[Some records]

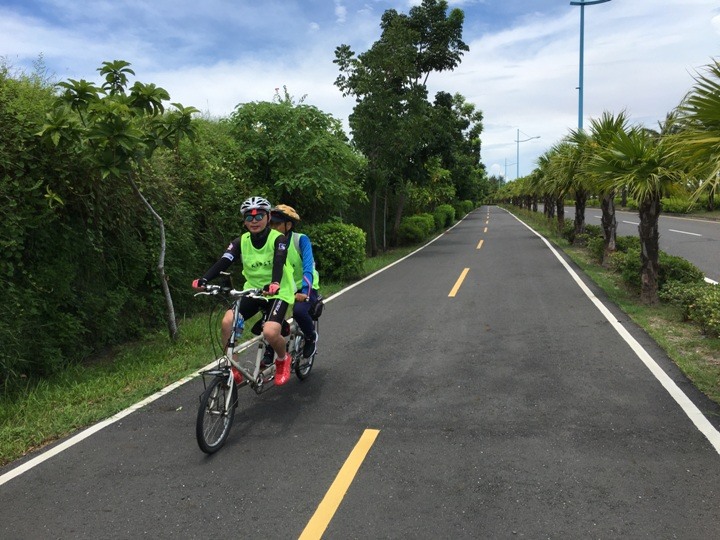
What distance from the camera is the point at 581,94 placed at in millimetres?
24062

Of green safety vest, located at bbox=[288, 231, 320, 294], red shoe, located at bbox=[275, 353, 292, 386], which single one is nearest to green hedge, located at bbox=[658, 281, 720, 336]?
green safety vest, located at bbox=[288, 231, 320, 294]

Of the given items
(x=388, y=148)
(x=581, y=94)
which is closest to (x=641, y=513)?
(x=388, y=148)

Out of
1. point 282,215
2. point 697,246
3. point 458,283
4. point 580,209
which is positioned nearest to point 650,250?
point 458,283

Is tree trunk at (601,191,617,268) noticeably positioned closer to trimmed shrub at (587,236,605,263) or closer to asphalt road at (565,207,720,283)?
trimmed shrub at (587,236,605,263)

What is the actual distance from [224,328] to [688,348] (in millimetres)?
5887

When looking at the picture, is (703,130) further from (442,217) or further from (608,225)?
(442,217)

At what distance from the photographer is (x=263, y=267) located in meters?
5.00

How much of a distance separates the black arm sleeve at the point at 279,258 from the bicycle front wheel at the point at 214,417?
3.24ft

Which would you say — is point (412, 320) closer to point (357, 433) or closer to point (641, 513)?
point (357, 433)

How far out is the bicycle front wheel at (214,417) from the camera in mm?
4059

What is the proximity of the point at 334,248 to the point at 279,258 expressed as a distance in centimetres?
887

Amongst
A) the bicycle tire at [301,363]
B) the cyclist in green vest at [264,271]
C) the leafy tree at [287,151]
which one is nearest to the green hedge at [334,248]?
the leafy tree at [287,151]

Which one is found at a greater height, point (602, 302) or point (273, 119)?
point (273, 119)

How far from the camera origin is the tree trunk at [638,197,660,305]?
32.1ft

* [STATED PROBLEM]: Convert the material, starting with the line containing "How far from" and going on through the end of the material, into a two-column CSV with the headers text and answer. Give one row for each pairing of text and answer, put each value in a single quoted field, and replace any line breaks with spaces.

* [FULL SOLUTION]:
text,answer
"How far from the camera origin is the tree trunk at [638,197,660,305]?","32.1ft"